• What you should do
Word for word, print each record, dropping any image it holds.

(Items from a data source)
*** Block opens ***

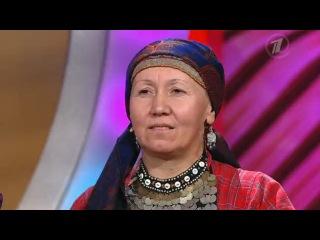 Угадай мелодию (04.01.2013) Бурановские Бабушки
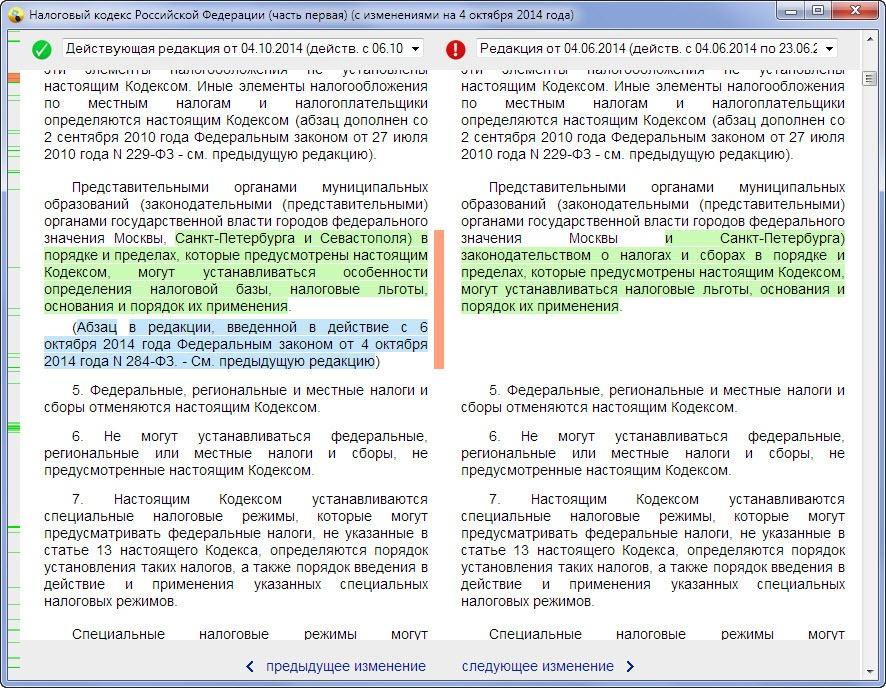 Жизненный цикл документа в профессиональной справочной системе. Немного сказочный пост о том, как кипа бумаги превращается в систему. Часть 2 - 9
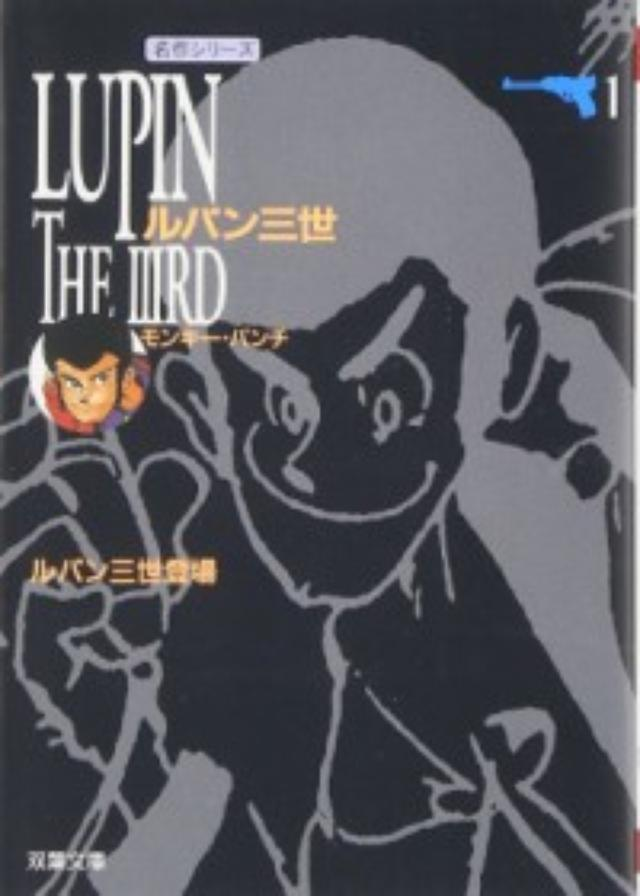 画像: 「これは期待感ヤバいな」石川五ェ門にスポットを当てた「ルパン三世」新作劇場アニメにファン大興奮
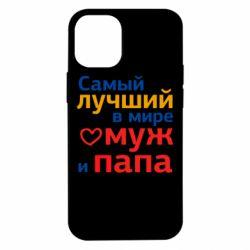 Чохол для iPhone 12 mini Самый лучший в мире муж и папа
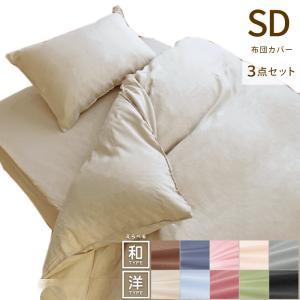 セットでお求めやすく!寝具を気軽に模様替え!和式と洋式が選べる布団カバー3点セットです。おなじ生地、...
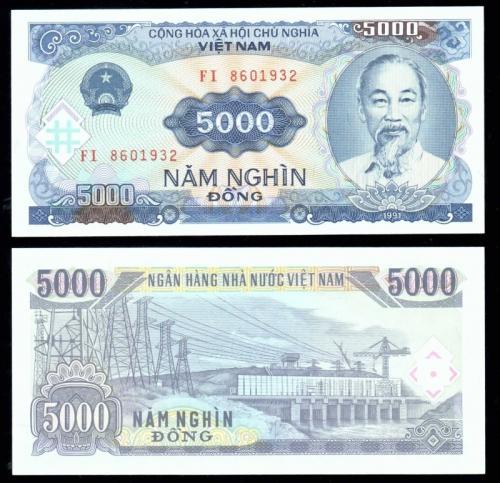 Вьетнам 5000 донг 1991 года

*** Block closes ***

• Your solution
 Угадай мелодию (04.01.2013) Бурановские Бабушки
 Жизненный цикл документа в профессиональной справочной системе. Немного сказочный пост о том, как кипа бумаги превращается в систему. Часть 2 - 9
 画像: 「これは期待感ヤバいな」石川五ェ門にスポットを当てた「ルパン三世」新作劇場アニメにファン大興奮
 Чохол для iPhone 12 mini Самый лучший в мире муж и папа
 セットでお求めやすく!寝具を気軽に模様替え!和式と洋式が選べる布団カバー3点セットです。おなじ生地、...
 Вьетнам 5000 донг 1991 года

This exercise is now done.